#### TEXT:
Web component displaying the rates for various cryptocoins in USD or EUR

Downloads

8

Readme

Cryptocurrency Data

Built With Stencil

About

Cryptocurrency Data is a demo web component built with Stencil. It displays the rates and changes in rates for various cryptocoins such as Bitcoin, Ethereum etc.

This web component is a proof of concept. It retrieves the data from the CoinMarketCap API and has some basic settings, what type of data should be displayed. Moreover, multiple instances of this component communicate and transfer data via events to minimize the number API calls: Only one component performs the API call and submits the retrieved data to all other components.

Installation

  1. Clone this repo:
git clone https://github.com/OnnoGeorg/cryptocurrency-data.git my-app
cd my-app
git remote rm origin
  1. Install all dependencies:
npm install
  1. Compile and run the web component with Stencil:
npm start

This last command also starts a small web server and opens a browser to display a sample web page containing multiple instances of this web component.

Usage

Use the web component as folllows:

<cryptocurrency-data coin="BTC" show="USD"></cryptocurrency-data>

This results e.g. in the following output:

4181.98 USD
  • coin (string) is the kind of cryptocoin. It can be any coin in the Top 10 of CoinMarketCap (in terms of market capitalization). Valid values are in the moment: BTC, ETH, XRP, BCH, LTC, DASH, XEM, MIOTA, NEO and XMR.

  • If show (string) equals USD or EUR, the component shows the rate of the coin in US-Dollar or Euro, respectively.

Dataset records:

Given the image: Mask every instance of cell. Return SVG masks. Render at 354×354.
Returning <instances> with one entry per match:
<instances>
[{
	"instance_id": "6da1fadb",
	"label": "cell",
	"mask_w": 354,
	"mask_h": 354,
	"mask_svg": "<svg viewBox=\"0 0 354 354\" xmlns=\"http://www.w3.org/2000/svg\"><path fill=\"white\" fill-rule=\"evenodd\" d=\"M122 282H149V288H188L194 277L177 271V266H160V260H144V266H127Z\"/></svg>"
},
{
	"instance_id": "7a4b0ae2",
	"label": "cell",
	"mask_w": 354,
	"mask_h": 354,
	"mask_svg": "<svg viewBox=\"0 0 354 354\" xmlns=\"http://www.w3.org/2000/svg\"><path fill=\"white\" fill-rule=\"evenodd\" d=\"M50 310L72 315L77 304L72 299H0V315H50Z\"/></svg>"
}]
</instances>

#### PARTS OF THE EXERCISE:
A. In the Cryptocurrency Data readme, which API does the component get its data from?
B. Carry on writing the Cryptocurrency Data readme, starting right after its last sentence.

#### ANSWERS TO THIS EXERCISE:
A. The CoinMarketCap API.

B.
  • If show equals to 1h, 24h or 7d, the component shows the change of the rate within the last hour, the last 24 hours or the last seven days, respectively.

You can put as many of this web component in an app or on a web page, e.g. to show different types of coin data. See index.html, which displays a good old HTML table containing the rates of five coins in USD and EUR.

How does it work?

The web component calls the JSON API of CoinMarketCap to retrieve data of the 10 coins with the highest market capitalization (= most popular). This data is stored as an associative array in a @State() property within the web component.

To avoid unnecessary (multiple) calls to the external API, only one (the first visible) web component performs this call. Just before the API call, this first component emits an event to all other web components. This event prevents these other components from performing an API call for their own.

After the data is retrieved from the API, the first component emits a second event containing this data to all other components.